• Excerpted text:

▼▼▼

Bad As I Wanna Be
Bad As I Wanna Be is a 1996 book that is the first autobiography of NBA player Dennis Rodman and was written during the 1995-96 season when Rodman was a member of the record setting Chicago Bulls team that went on to win the NBA Championship. Tim Keown was Rodman's ghostwriter. Bad As I Wanna Be was followed up by Walk on the Wild Side, which was released in 1997, and I Should Be Dead By Now, which was written in 2005. This book also saw a rejoinder novel written by Rodman's ex-wife Anicka Bakes, called Worse Than He Says He Is, that was released the same year as Walk on the Wild Side.
[edit] Background
The book opens with Rodman recounting an incident during the 1992-93 basketball season where he nearly took his own life in the parking lot of The Palace of Auburn Hills, while Rodman was still a member of the Detroit Pistons. During this time he describes his feelings to that point, how his life seemed to be falling apart and how he felt he was living a lie, and the first chapter ends with Rodman declaring that the incident turned him into the person that he became later on and how that person was "the one you should have been seeing all along".

▲▲▲

• Source records:
▼▼▼

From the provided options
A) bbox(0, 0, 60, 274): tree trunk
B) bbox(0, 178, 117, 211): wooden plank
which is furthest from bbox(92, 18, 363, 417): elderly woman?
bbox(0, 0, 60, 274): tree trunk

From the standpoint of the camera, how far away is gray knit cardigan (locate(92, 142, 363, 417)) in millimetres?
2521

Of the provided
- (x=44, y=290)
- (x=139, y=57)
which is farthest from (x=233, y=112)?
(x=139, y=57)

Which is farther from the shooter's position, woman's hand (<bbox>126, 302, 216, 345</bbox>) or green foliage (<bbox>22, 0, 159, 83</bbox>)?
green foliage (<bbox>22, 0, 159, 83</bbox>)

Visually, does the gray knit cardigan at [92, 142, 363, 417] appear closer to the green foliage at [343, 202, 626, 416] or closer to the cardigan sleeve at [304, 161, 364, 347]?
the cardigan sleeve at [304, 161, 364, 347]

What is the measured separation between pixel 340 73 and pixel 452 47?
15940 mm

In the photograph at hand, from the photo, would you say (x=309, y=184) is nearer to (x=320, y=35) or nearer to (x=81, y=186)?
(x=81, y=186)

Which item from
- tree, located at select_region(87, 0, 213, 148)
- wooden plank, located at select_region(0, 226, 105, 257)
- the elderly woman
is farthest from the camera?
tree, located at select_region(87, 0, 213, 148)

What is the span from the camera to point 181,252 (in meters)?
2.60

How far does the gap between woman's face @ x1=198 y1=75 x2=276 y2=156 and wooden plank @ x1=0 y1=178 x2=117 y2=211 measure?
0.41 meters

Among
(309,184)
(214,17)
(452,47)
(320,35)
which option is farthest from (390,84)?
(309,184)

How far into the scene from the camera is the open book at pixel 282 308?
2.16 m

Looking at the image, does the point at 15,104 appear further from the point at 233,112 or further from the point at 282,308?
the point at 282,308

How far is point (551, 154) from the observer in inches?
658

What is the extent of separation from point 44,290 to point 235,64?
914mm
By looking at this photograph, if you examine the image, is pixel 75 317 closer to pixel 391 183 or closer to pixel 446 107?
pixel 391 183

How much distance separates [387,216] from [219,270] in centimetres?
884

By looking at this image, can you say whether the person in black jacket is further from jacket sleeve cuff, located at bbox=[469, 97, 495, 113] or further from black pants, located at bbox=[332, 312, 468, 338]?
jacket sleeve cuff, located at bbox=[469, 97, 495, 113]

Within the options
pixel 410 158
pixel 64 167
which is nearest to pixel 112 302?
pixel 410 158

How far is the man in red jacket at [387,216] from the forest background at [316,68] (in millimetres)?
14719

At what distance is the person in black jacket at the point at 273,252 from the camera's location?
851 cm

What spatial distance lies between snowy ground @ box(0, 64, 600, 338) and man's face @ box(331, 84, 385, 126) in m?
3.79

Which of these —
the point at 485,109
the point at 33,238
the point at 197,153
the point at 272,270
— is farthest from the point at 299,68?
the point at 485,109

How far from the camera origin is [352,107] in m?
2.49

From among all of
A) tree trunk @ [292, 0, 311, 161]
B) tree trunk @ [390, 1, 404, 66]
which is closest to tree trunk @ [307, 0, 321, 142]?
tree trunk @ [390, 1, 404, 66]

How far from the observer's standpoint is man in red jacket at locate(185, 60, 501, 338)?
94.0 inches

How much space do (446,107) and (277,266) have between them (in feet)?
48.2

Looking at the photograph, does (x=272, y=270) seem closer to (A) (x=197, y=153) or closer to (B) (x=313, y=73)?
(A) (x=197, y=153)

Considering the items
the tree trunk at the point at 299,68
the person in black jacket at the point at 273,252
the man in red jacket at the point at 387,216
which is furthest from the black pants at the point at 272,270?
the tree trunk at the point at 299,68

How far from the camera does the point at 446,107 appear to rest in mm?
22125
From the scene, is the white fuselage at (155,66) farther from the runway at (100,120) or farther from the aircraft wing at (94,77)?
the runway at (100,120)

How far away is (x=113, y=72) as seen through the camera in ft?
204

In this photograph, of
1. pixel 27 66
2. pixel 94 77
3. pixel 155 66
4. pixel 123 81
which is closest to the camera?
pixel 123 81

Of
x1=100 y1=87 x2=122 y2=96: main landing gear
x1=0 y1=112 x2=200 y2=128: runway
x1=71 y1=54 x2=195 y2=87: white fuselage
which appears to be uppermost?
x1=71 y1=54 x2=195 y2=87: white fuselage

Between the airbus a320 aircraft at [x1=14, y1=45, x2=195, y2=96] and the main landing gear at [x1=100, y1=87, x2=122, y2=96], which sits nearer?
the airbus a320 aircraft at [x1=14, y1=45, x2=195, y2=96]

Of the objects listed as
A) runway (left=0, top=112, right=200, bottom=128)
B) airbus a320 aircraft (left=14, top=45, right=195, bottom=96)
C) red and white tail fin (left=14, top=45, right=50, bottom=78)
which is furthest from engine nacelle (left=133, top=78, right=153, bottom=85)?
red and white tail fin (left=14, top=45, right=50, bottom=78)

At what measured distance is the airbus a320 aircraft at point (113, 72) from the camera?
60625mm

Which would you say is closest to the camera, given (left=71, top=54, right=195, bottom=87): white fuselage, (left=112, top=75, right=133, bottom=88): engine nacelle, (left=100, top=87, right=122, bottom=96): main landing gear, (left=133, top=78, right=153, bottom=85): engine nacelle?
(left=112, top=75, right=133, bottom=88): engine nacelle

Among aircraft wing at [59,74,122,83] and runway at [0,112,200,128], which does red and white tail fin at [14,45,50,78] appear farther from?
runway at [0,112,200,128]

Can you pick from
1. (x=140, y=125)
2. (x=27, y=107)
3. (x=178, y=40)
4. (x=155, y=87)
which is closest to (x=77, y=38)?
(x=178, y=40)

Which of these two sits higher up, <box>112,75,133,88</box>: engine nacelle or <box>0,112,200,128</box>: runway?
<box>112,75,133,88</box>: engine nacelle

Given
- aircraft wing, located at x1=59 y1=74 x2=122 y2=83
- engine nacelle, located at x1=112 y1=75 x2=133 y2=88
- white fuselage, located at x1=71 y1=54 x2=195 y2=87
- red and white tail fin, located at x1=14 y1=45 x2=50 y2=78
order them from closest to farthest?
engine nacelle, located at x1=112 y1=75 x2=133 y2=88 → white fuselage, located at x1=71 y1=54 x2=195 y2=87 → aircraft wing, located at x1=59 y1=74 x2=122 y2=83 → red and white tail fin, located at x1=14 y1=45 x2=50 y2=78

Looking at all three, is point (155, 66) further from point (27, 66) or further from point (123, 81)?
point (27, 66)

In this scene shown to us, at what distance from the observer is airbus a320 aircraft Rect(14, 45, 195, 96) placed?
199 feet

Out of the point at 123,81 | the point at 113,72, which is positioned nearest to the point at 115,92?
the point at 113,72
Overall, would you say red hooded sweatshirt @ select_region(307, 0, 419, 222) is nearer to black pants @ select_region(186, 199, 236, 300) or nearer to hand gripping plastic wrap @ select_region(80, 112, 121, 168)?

▲▲▲

• Tasks:
(a) Arrange the lines of the listing as a numbered list, starting at the line that contains "From among all of" and ending at the line that contains "94.0 inches", and skip any blank lines.
(b) Please pick up the Bad As I Wanna Be article after its last sentence and continue it.
The Bad As I Wanna Be article and the listing are unrelated material.

• Outputs in order:
(a)
1. From among all of
2. A) tree trunk @ [292, 0, 311, 161]
3. B) tree trunk @ [390, 1, 404, 66]
4. which is closest to tree trunk @ [307, 0, 321, 142]?
5. tree trunk @ [390, 1, 404, 66]
6. How far from the observer's standpoint is man in red jacket at locate(185, 60, 501, 338)?
7. 94.0 inches

(b)
Throughout the book, in addition to talking about his life and his basketball career Rodman opines about several things, including his relationship with Madonna, the influence of drugs on professional athletes, how his marriage fell apart and the toll it took on him, how he doesn't feel that certain basketball players should be paid as much as they are, his views on homosexuality and bisexuality, and his dislike for various NBA players (including Grant Hill and Karl Malone). Rodman is particularly critical of NBA Commissioner David Stern, his San Antonio Spurs teammate David Robinson's apparent lack of leadership skills, and the team's general manager Gregg Popovich. A particularly testy piece concerns something that Chuck Person, who Rodman played with his second season in San Antonio, said criticizing Rodman after he was traded. Rodman ridiculed Person for saying anything, claiming that he didn't have any standing to rip into him when Person's play was not of the same level that it was when he starred with the Indiana Pacers early in his career.
[edit] Other notes
The cover for Bad As I Wanna Be featured Rodman posing naked on one of his motorcycles with basketballs surrounding him. The cover was parodied for his ex-wife's rejoinder.
Bad As I Wanna Be was also widely known for the various different type settings present throughout the book. While most of the book is printed in one font, there are various parts of italicized, bolded, narrowed, widened, and capitalized text throughout the book. There was never a clear reason given for this.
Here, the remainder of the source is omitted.